O grupo de teatro cearense Grupo de Imagens se prepara para aprofundar sua pesquisa etnográfica e realizar intercâmbio com os coletivos de outros estados. O grupo realizará no mês de abril uma turnê na cidade de São Paulo e nas cidades, Dois Irmãos e Triunfo no estado do Rio Grande do Sul.

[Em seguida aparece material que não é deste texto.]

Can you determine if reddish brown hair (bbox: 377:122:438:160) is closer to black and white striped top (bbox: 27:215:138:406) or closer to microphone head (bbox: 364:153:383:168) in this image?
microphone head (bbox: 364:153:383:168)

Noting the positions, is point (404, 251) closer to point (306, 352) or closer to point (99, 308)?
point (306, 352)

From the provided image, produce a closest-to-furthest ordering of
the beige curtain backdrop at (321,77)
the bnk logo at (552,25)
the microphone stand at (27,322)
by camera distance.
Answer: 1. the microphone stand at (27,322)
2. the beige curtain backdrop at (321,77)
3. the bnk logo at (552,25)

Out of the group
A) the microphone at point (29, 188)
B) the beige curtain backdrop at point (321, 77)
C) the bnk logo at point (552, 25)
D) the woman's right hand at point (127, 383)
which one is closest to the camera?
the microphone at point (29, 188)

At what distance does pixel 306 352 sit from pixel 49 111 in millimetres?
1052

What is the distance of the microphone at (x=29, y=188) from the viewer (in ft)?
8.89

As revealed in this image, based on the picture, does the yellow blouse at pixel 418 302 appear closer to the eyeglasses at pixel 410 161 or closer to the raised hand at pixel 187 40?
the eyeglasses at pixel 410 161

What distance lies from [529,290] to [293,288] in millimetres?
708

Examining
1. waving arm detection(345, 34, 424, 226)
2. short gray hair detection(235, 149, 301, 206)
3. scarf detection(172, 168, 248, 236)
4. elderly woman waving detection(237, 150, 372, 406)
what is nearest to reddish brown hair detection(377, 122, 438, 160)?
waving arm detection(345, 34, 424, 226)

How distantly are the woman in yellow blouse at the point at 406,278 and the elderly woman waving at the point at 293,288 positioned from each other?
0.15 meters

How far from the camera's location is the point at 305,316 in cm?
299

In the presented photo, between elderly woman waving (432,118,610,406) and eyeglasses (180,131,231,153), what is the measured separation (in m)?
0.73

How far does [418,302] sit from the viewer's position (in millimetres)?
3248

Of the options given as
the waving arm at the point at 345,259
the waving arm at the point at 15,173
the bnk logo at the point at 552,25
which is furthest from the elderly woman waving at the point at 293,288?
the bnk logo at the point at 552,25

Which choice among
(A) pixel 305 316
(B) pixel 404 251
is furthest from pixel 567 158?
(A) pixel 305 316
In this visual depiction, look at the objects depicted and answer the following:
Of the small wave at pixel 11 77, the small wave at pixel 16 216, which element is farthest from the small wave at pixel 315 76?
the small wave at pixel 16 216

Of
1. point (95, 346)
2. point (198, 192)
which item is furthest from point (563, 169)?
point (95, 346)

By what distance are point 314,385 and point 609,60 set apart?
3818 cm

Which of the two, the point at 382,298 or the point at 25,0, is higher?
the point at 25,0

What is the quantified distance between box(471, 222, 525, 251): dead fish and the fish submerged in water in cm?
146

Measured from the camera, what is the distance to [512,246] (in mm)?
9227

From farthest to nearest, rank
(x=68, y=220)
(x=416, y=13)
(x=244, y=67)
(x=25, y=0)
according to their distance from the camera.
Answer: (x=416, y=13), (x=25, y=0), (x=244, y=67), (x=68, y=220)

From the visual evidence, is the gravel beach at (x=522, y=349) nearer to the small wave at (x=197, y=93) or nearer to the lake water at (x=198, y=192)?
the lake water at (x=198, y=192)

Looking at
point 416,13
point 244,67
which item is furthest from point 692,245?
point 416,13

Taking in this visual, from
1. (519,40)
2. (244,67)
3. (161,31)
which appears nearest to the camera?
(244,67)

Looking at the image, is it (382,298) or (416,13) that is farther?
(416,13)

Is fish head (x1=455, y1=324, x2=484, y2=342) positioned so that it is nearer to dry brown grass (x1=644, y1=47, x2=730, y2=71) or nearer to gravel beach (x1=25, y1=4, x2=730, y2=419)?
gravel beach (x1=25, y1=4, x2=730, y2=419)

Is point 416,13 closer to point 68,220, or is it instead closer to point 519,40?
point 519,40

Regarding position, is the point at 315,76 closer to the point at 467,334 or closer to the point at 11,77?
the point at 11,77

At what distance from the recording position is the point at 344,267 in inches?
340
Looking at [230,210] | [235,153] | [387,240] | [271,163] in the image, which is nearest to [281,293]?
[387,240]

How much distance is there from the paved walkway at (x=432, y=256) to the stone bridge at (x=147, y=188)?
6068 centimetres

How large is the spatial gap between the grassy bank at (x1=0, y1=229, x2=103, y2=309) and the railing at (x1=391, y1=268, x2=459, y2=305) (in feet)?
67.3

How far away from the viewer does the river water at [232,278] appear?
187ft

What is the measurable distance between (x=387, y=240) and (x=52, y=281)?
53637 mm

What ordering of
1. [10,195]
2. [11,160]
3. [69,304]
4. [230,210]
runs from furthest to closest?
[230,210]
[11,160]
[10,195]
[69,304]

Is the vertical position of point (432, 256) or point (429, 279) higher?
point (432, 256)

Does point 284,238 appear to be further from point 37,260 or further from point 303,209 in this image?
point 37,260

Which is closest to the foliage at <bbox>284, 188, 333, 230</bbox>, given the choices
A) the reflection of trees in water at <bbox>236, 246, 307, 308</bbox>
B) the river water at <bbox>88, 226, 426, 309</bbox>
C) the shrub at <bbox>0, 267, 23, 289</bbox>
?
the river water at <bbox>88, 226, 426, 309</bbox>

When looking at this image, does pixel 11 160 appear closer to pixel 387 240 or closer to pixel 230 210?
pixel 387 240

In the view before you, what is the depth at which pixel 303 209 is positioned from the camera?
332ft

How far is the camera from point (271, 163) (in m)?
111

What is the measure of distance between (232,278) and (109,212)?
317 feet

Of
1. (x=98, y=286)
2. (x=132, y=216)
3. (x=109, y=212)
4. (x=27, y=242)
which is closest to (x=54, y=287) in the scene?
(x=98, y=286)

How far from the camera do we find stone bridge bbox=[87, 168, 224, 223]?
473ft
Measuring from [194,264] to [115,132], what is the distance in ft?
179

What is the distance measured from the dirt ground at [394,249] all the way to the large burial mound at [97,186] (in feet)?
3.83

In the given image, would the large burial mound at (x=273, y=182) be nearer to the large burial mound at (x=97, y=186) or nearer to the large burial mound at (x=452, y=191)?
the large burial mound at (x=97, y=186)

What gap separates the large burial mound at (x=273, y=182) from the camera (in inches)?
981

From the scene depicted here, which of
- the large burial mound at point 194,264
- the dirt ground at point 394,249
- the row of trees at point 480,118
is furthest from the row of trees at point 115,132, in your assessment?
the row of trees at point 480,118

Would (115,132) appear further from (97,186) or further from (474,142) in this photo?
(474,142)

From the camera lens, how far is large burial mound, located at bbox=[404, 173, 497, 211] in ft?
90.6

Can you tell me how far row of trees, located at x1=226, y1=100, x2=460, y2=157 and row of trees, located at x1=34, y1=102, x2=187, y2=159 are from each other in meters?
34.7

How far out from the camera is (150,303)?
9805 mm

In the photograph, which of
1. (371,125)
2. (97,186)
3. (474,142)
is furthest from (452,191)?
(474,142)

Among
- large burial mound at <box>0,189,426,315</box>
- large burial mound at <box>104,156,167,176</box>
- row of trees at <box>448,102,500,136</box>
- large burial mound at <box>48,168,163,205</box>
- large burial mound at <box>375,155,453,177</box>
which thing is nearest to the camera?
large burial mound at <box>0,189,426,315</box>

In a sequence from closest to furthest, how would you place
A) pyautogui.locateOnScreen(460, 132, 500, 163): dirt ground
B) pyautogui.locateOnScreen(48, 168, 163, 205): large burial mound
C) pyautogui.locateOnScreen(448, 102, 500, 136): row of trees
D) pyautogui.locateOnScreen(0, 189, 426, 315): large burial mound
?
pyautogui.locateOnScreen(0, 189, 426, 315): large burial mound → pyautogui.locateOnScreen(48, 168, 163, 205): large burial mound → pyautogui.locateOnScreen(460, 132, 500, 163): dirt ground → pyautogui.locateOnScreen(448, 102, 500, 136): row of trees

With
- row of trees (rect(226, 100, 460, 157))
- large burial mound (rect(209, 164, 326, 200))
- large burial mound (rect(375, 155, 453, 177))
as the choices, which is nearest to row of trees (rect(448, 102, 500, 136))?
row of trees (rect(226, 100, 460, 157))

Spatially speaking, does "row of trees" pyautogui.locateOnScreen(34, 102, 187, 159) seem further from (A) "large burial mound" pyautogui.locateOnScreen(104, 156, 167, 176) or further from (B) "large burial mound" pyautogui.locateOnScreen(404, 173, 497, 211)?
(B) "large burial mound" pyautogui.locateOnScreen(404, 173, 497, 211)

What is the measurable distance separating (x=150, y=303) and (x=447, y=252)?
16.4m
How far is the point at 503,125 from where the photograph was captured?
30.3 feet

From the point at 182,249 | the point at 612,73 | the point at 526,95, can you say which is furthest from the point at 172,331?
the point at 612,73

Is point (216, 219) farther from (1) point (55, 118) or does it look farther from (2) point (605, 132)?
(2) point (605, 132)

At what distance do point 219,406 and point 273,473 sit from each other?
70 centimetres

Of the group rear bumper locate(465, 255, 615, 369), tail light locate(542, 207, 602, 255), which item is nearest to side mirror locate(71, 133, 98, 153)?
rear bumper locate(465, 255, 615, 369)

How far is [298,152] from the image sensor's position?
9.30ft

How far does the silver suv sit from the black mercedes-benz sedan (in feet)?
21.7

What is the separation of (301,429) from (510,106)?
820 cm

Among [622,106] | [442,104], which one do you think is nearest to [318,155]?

Além das apresentações, o coletivo aprofundando sua pesquisa etnográfica sobre a prostituição, fará um ensaio fotográfico na região central de São Paulo, região essa também conhecida como “boca do lixo”. (Foto: Marcello Holanda)
Programação:
Navalha na Carne – Dias 10 e 11 de abril na Cia do Pessoal do Faroeste – Luz – SP
Navalha na Carne – Dia 13 na cidade Dois irmãos e dia 15 na cidade de Triunfo – RS
Dr .Qorpo – Dia 16 na cidade de Triunfo – RS
Navalha na Carne, peça mais encenada de Plínio Marcos, relata a história de três personagens em um quarto de bordel: a prostituta Neusa Suely, o Cafetão Vado e o empregado homossexual Veludo. Eles evidenciam aspectos da condição humana e sentimentos que emergem da realidade de seres tão à margem, que não os vemos diante das nossas limitações. É o retrato duro do submundo brasileiro, com suas gírias, violência, opressão e luta de cada personagem pela sobrevivência, utilizando-se de chantagem, sedução, humilhação e aliança provisória entre dois, na tentativa de derrubada do terceiro, nunca sendo cogitada a possibilidade de unir suas forças contra a situação que os oprime. “(…) Uma peça a qual se assiste com a respiração presa e a cujo fascínio não escapa nem o público mais conservador, a priori menos disposto a enfrentar cara a cara a crueldade e a violência (…)” Yan MIchalski.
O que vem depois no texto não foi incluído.